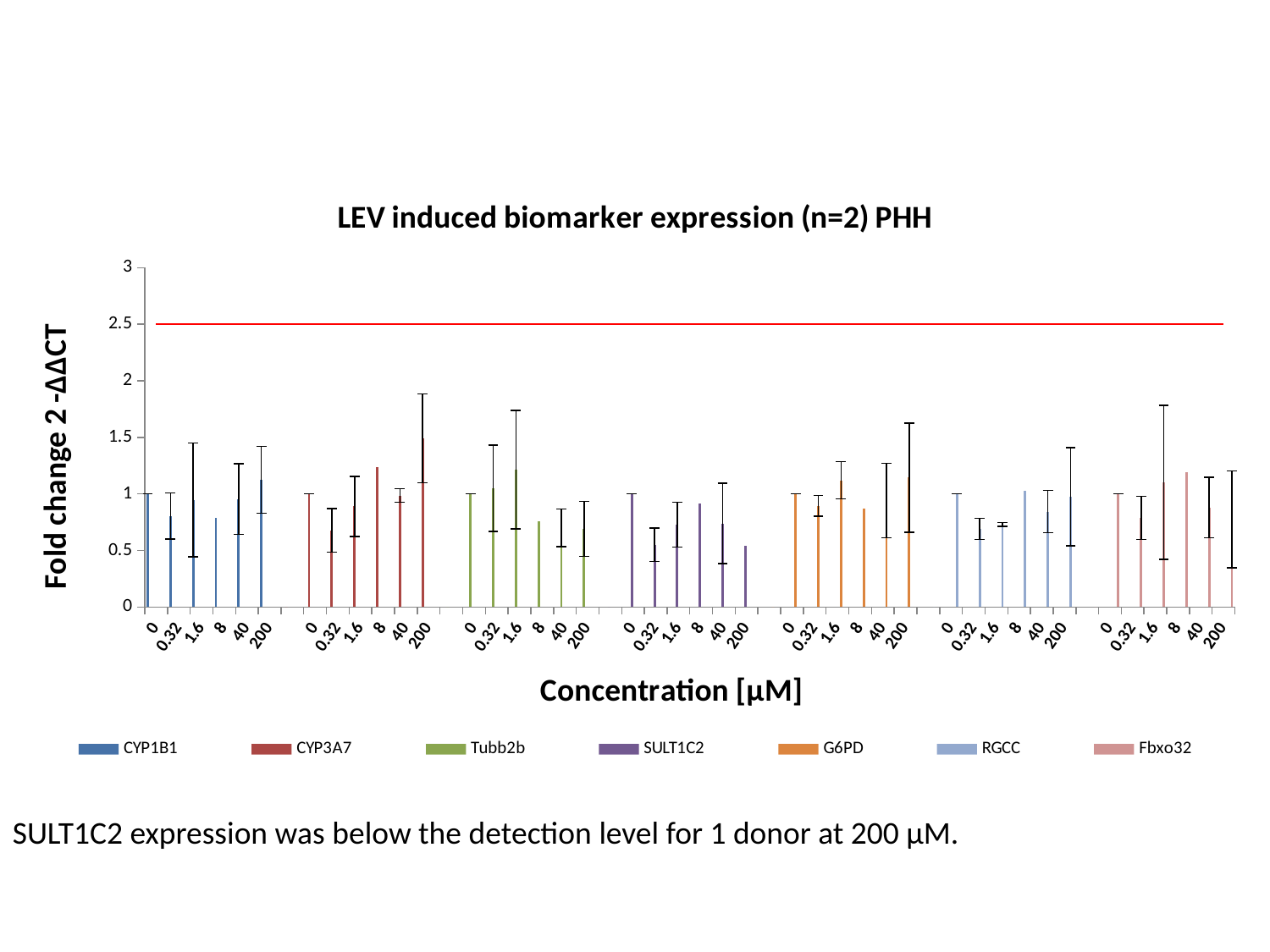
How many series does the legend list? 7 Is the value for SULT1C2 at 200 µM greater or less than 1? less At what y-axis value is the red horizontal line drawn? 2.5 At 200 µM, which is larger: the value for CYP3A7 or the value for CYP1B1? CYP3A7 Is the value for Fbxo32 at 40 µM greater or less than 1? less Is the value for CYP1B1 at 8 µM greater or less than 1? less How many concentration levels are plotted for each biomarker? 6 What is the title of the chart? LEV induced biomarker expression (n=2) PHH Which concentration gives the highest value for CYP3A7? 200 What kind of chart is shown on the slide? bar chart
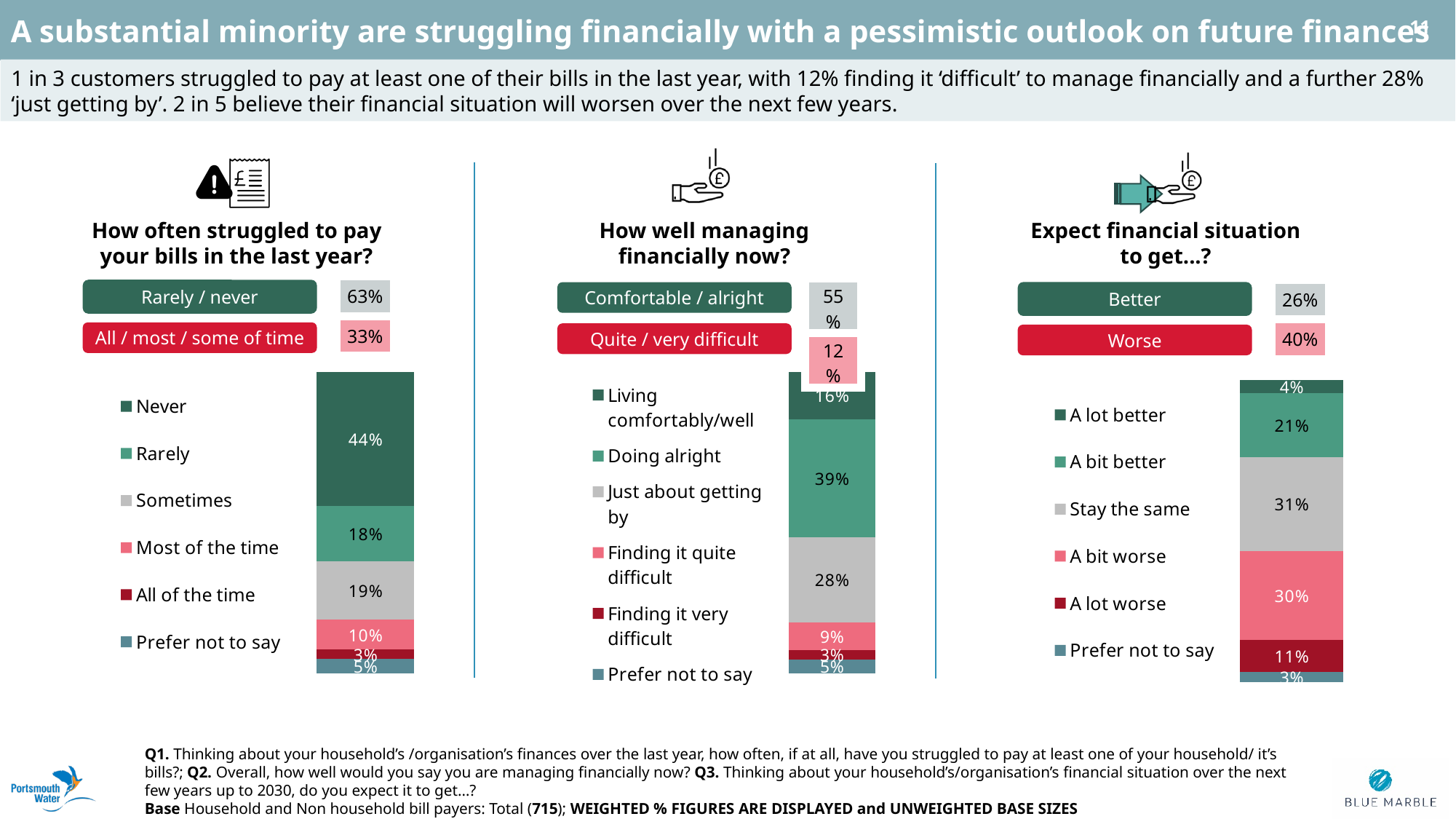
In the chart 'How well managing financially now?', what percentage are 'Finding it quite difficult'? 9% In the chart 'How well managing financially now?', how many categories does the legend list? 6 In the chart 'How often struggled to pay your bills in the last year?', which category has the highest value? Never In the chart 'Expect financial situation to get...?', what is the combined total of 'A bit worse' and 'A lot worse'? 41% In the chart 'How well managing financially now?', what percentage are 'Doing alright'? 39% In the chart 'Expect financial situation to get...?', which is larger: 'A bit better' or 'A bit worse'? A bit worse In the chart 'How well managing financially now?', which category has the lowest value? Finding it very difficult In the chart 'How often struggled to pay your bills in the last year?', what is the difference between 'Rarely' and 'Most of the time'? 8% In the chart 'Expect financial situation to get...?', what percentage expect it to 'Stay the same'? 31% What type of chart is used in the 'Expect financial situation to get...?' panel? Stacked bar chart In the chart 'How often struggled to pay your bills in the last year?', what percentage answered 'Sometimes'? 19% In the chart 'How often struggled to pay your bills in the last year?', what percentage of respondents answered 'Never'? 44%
□ □ □ □
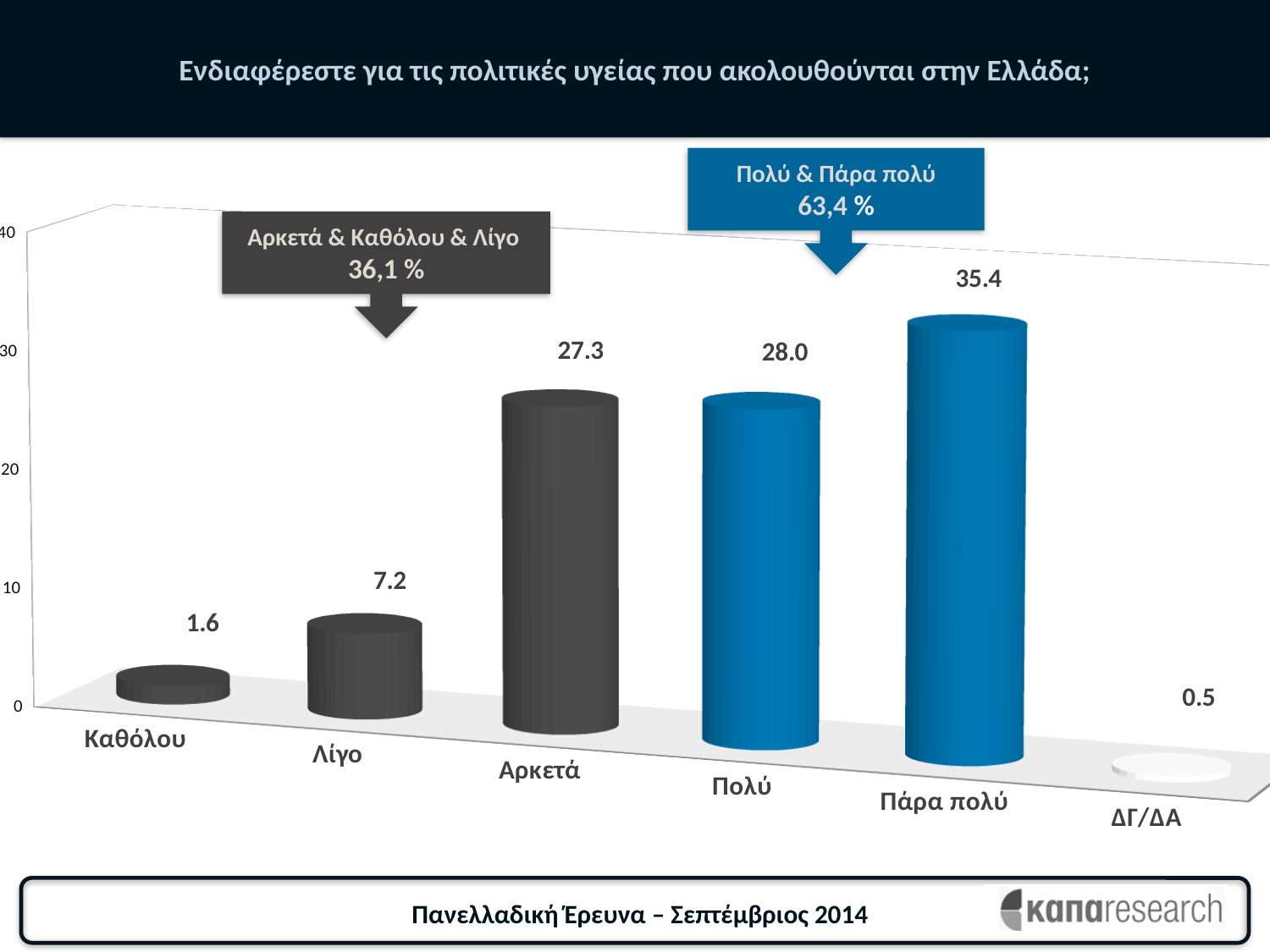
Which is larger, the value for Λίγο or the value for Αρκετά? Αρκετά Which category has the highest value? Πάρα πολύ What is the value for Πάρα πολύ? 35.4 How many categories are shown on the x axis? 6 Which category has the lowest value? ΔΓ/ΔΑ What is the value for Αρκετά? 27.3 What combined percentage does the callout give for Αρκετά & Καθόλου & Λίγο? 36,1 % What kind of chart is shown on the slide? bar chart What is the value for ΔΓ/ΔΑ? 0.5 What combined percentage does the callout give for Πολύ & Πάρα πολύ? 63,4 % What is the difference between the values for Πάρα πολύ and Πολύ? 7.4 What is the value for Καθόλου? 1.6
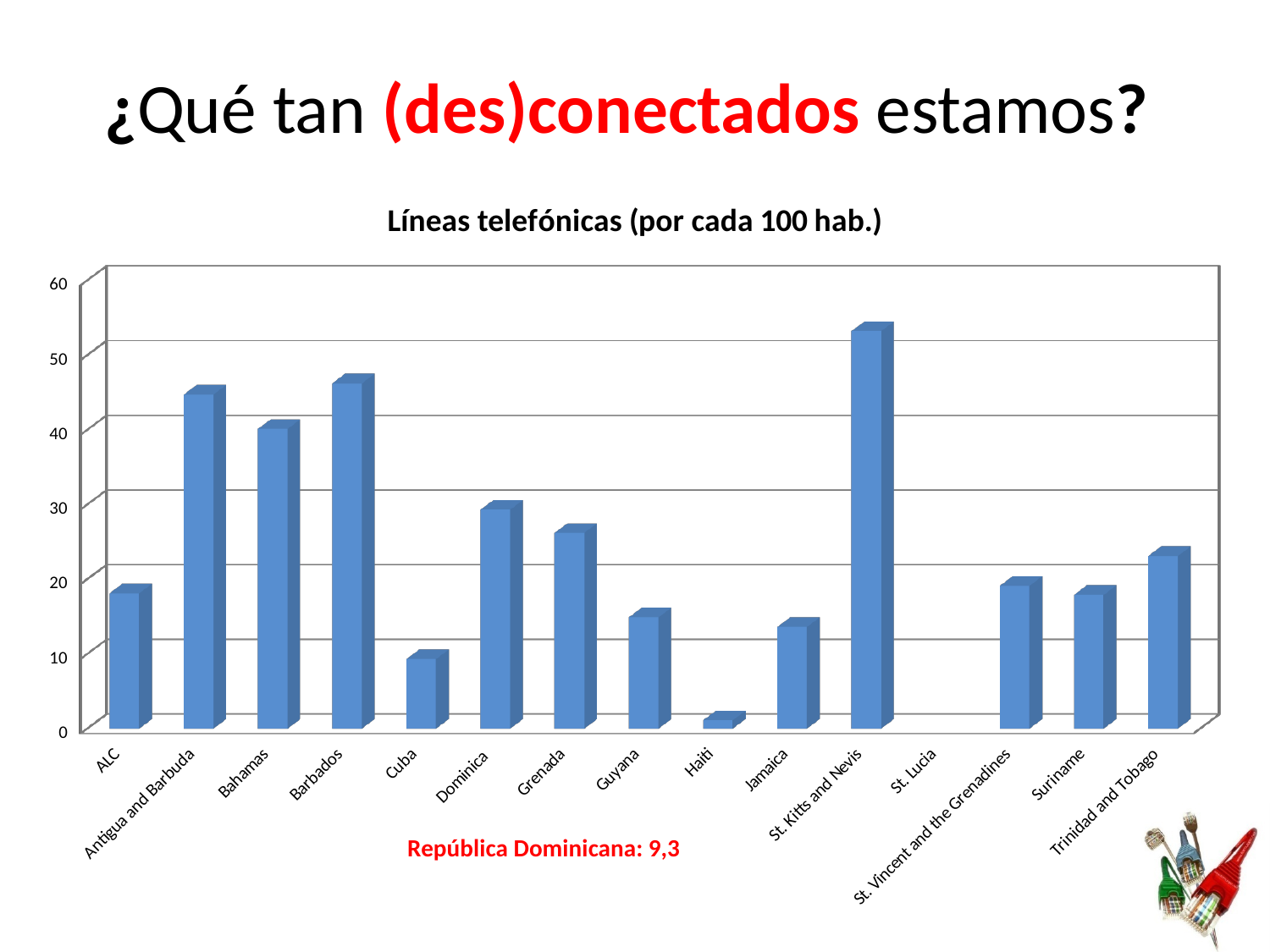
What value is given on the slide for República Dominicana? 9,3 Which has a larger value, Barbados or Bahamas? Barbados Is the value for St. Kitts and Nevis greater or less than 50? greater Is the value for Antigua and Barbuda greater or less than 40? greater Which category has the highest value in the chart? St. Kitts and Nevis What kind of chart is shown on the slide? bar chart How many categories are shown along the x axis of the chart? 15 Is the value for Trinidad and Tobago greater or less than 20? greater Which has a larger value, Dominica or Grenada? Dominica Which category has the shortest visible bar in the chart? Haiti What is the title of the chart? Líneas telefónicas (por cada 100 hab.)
□ □ □ □
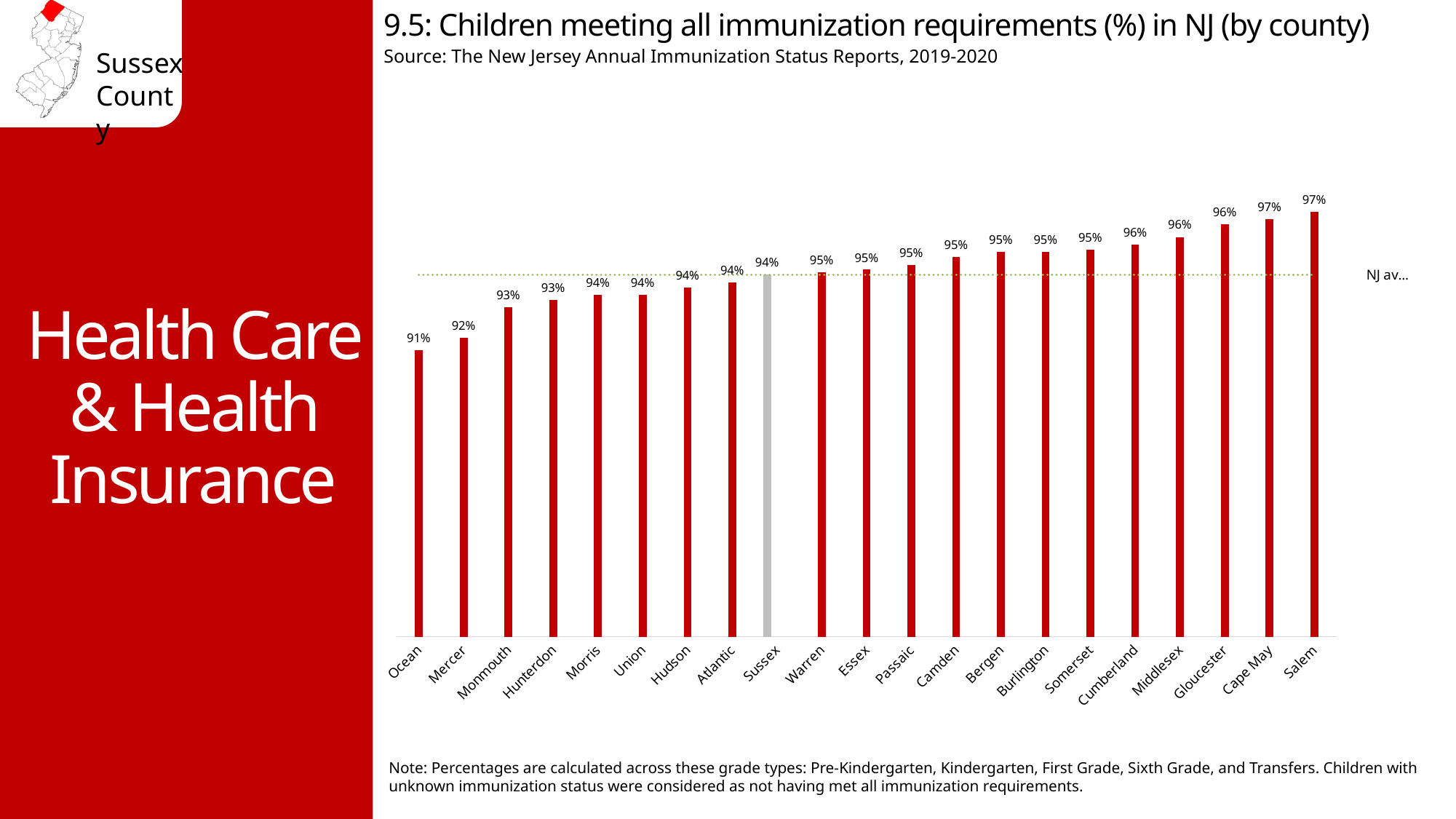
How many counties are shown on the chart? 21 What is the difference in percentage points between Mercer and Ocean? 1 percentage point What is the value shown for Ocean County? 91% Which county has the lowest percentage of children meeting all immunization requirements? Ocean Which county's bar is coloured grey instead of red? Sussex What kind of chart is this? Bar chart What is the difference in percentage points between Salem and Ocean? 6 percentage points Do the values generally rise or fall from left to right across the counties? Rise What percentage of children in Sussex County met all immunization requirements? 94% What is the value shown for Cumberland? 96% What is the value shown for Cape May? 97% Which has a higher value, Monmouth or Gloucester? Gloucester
□ □ □ □
Request: Pick out every line of the material above that contains the word "generally".

Task response:
How many counties are shown on the chart? 21 What is the difference in percentage points between Mercer and Ocean? 1 percentage point What is the value shown for Ocean County? 91% Which county has the lowest percentage of children meeting all immunization requirements? Ocean Which county's bar is coloured grey instead of red? Sussex What kind of chart is this? Bar chart What is the difference in percentage points between Salem and Ocean? 6 percentage points Do the values generally rise or fall from left to right across the counties? Rise What percentage of children in Sussex County met all immunization requirements? 94% What is the value shown for Cumberland? 96% What is the value shown for Cape May? 97% Which has a higher value, Monmouth or Gloucester? Gloucester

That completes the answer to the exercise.